Reputation: 3974
I am trying to reproduce this graph - a line plot with a boxplot at every point:
However, the line plot is always starting at the origin instead of at the first x tick:
I have collected my datastructure in a pandas file, with each column header the k_e (of the x axis), with the column being all of the datapoints.
I am plotting the mean of each column and the boxplot like so:
df = df.astype(float)
_, ax = plt.subplots()
df.mean().plot(ax = ax)
df.boxplot(showfliers=False, ax=ax)
plt.xlabel(r'$k_{e}$')
plt.ylabel('Test error rate')
plt.title(r'Accuracies with different $k_{e}$')
plt.show()
I have referred to the link below, and so am passing the 'ax' position but this does not help.
plot line over boxplot using pandas DateFrame
EDIT: Here is a minimal example:
test_errors_dict = dict() np.random.seed(40)
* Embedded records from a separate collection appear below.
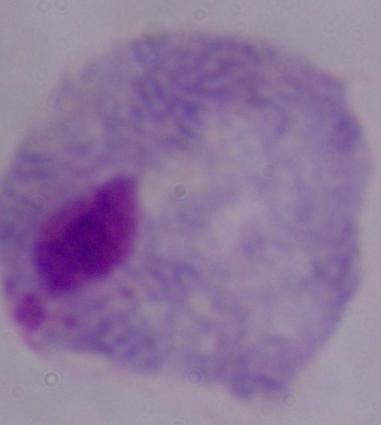
A trichomonad.

Micrograph. 1000x magnification.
Comment on the morphology of the erythrocytes.
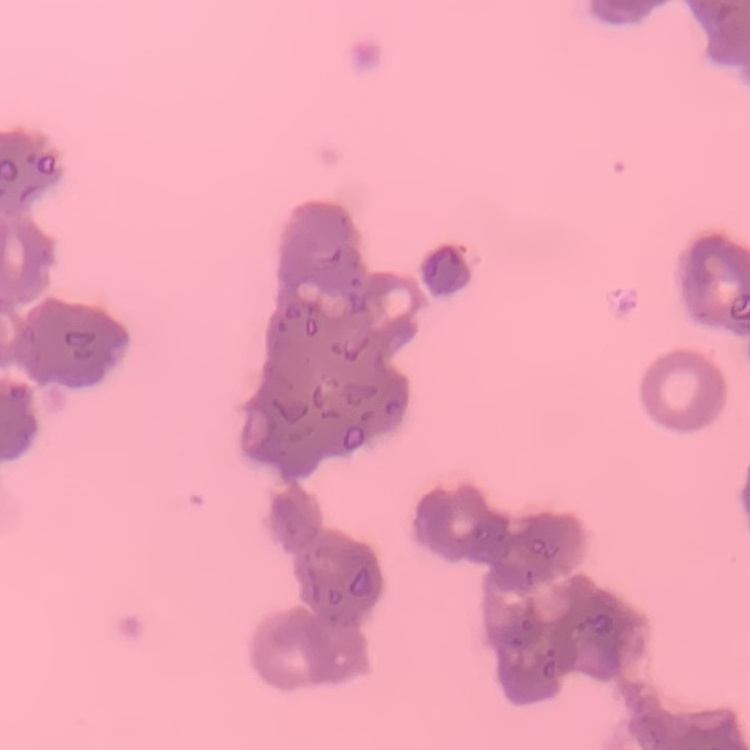

Rouleaux formation.

Field's or Giemsa stain. One tile cut from a larger photomicrograph. Thin blood film.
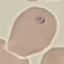 Malaria status: parasitized. Thin smear of blood. Giemsa-stained preparation. Cell patch, automatically extracted from a larger field of view and resized to 64 × 64 pixels. Photographed with a smartphone camera at the microscope eyepiece.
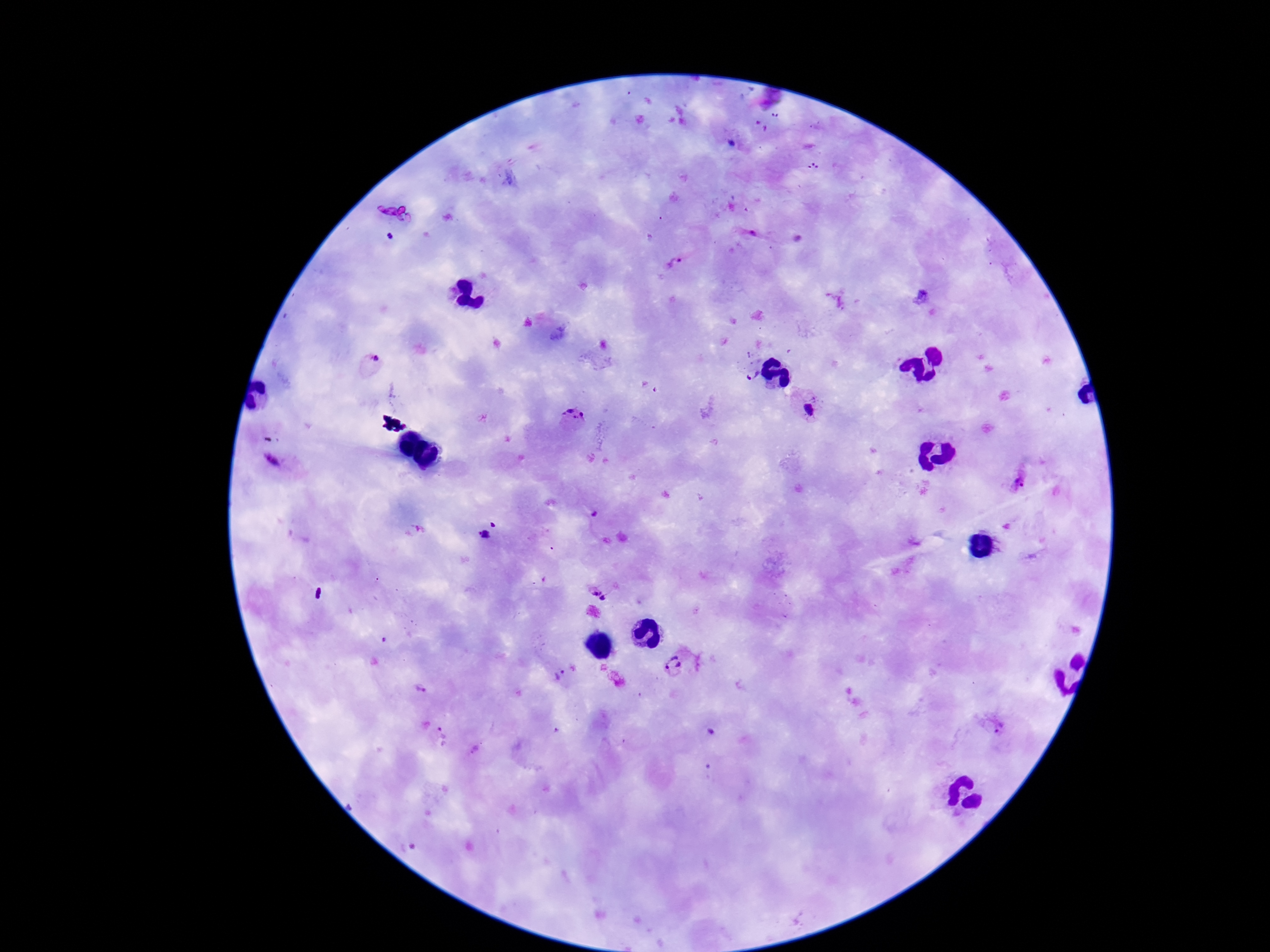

test_errors_dict[2] = np.random.rand(20)
test_errors_dict[3] = np.random.rand(20)
test_errors_dict[5] = np.random.rand(20)
df = pd.DataFrame(data=test_errors_dict)
df = df.astype(float)
_, ax = plt.subplots()
df.mean().plot(ax=ax)
df.boxplot(showfliers=False, ax=ax)
plt.show()
Result: Imgur
As shown in the above, the line plots do not align with the boxplot
Upvotes: 0
Views: 2572
Reputation: 339765
The boxes are at positions 1,2,3, while the plot is at positions 2,3,5. You may reindex the mean
Series to also use the positions 1,2,3.
import numpy as np
import matplotlib.pyplot as plt
import pandas as pd
test_errors_dict = dict()
np.random.seed(40)
test_errors_dict[2] = np.random.rand(20)
test_errors_dict[3] = np.random.rand(20)
test_errors_dict[5] = np.random.rand(20)
df = pd.DataFrame(data=test_errors_dict)
df = df.astype(float)
mean = df.mean()
mean.index = np.arange(1,len(mean)+1)
_, ax = plt.subplots()
mean.plot(ax=ax)
df.boxplot(showfliers=False, ax=ax)
plt.show()
Upvotes: 1